Tally the lines in the rows below that contain the string "closer", with case taken into account. Report only the number.

[Saved data entries]
════

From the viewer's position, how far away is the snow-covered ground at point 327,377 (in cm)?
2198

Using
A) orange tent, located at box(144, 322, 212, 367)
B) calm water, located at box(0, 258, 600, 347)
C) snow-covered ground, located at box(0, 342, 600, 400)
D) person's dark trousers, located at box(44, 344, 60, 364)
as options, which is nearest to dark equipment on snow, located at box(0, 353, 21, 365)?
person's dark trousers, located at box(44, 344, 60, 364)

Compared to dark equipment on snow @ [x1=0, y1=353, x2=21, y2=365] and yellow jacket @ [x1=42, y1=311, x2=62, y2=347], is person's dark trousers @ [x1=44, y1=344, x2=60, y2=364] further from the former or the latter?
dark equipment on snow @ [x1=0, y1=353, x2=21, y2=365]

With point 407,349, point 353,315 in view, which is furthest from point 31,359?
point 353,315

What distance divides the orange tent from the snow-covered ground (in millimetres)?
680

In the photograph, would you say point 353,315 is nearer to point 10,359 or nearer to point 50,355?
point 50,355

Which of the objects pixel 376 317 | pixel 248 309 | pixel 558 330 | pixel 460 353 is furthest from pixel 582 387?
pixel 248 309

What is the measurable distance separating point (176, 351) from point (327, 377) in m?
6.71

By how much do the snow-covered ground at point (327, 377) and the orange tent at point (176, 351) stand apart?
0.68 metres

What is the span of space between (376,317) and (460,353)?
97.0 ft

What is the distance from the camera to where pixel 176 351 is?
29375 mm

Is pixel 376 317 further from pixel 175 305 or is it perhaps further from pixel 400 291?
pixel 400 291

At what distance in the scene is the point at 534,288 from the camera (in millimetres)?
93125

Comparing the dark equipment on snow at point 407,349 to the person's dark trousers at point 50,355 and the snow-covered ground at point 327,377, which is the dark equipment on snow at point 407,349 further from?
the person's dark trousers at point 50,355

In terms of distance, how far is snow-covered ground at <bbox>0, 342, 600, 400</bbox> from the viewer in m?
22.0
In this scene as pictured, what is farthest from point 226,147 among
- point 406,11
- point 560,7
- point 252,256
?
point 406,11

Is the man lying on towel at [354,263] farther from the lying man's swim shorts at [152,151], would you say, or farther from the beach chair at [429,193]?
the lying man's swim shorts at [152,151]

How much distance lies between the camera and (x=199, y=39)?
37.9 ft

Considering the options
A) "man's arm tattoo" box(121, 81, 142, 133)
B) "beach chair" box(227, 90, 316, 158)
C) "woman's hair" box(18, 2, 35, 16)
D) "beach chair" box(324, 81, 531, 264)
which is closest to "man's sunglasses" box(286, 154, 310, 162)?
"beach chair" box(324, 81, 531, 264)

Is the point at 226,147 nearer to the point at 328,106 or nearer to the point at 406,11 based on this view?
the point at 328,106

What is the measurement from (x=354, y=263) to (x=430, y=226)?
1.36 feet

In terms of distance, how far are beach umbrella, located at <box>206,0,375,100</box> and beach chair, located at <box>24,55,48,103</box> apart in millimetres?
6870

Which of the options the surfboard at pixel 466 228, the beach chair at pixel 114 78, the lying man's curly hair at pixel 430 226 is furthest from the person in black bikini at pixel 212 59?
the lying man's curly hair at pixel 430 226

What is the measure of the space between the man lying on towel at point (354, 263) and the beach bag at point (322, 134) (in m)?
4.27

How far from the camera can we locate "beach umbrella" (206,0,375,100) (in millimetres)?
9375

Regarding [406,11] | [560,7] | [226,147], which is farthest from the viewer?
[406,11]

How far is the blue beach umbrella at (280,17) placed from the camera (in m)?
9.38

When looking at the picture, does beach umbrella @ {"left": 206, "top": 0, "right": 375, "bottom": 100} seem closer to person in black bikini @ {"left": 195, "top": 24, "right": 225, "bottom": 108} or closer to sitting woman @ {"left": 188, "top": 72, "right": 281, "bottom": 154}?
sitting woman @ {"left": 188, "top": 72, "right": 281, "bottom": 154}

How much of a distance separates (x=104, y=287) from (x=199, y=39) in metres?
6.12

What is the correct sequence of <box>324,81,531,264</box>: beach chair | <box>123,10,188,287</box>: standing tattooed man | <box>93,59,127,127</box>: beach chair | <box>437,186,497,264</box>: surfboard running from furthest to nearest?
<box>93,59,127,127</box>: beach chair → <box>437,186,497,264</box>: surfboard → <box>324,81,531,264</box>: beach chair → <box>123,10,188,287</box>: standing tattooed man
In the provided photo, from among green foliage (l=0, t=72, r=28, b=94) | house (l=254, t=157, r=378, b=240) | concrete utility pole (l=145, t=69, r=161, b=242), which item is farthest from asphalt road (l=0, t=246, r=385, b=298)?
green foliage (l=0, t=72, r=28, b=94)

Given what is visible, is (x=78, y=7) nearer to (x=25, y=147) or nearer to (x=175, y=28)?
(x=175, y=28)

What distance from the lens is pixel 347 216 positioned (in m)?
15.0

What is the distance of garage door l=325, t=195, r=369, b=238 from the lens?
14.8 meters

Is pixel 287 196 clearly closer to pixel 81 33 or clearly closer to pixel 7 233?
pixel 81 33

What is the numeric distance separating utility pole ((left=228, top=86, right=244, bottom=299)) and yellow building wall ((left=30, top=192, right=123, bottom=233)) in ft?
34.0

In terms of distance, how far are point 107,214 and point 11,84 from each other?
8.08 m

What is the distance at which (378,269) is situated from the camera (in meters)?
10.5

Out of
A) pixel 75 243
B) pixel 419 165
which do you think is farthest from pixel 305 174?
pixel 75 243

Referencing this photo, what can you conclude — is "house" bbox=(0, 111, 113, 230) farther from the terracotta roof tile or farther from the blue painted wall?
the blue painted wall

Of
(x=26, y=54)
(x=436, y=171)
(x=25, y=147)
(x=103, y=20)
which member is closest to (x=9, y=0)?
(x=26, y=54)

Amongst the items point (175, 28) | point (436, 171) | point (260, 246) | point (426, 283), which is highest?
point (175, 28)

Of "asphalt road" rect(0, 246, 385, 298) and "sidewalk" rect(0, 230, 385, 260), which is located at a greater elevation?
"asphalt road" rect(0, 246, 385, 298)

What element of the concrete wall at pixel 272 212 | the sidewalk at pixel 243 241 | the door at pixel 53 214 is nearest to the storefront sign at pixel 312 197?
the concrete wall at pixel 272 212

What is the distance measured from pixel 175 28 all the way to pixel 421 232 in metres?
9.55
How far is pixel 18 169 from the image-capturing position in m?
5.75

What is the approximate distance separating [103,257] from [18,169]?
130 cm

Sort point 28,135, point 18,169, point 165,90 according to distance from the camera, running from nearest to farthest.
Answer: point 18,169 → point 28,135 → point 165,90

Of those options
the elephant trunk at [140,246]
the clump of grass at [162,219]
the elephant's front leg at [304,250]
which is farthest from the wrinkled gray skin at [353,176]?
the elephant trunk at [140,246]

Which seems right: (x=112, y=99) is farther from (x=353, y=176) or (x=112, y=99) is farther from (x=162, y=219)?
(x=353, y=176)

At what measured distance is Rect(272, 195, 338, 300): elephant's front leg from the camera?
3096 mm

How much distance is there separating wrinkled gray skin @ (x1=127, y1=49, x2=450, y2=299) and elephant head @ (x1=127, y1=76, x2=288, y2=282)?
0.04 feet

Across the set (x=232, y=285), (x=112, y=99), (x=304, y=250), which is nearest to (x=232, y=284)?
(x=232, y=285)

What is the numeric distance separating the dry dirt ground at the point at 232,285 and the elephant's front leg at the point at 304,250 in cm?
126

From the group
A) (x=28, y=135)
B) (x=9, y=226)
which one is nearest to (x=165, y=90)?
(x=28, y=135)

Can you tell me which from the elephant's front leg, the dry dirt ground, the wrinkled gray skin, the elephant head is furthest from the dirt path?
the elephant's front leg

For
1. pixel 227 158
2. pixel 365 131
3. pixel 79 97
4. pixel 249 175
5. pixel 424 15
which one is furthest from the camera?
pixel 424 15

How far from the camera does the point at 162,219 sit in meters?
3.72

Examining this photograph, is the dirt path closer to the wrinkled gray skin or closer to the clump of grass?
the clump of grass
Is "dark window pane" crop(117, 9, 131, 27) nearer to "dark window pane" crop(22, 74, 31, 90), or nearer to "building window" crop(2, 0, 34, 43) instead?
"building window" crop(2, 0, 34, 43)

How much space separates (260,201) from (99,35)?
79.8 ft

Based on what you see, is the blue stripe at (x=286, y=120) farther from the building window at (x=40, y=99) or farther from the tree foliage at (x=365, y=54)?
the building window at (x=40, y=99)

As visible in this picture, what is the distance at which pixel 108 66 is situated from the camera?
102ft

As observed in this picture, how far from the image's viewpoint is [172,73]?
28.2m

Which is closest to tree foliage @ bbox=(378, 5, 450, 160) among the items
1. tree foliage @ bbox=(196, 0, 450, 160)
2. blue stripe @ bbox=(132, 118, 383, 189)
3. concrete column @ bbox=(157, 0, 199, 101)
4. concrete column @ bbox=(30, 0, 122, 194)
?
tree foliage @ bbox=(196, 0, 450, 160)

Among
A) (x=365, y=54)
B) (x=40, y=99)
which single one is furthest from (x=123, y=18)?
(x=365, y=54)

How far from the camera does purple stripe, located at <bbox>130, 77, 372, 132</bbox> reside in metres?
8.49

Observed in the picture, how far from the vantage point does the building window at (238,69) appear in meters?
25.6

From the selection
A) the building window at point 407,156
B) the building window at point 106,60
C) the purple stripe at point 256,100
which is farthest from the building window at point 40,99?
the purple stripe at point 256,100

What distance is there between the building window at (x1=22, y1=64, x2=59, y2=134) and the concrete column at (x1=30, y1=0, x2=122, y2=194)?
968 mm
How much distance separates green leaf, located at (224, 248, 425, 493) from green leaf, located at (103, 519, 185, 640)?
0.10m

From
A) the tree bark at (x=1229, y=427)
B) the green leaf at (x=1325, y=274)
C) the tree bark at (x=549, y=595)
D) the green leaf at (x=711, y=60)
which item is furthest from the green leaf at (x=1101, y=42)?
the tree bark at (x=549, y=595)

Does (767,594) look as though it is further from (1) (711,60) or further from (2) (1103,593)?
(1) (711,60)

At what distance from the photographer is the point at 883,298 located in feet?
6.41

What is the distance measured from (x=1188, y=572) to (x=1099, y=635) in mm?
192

════

WRITTEN ANSWER:
3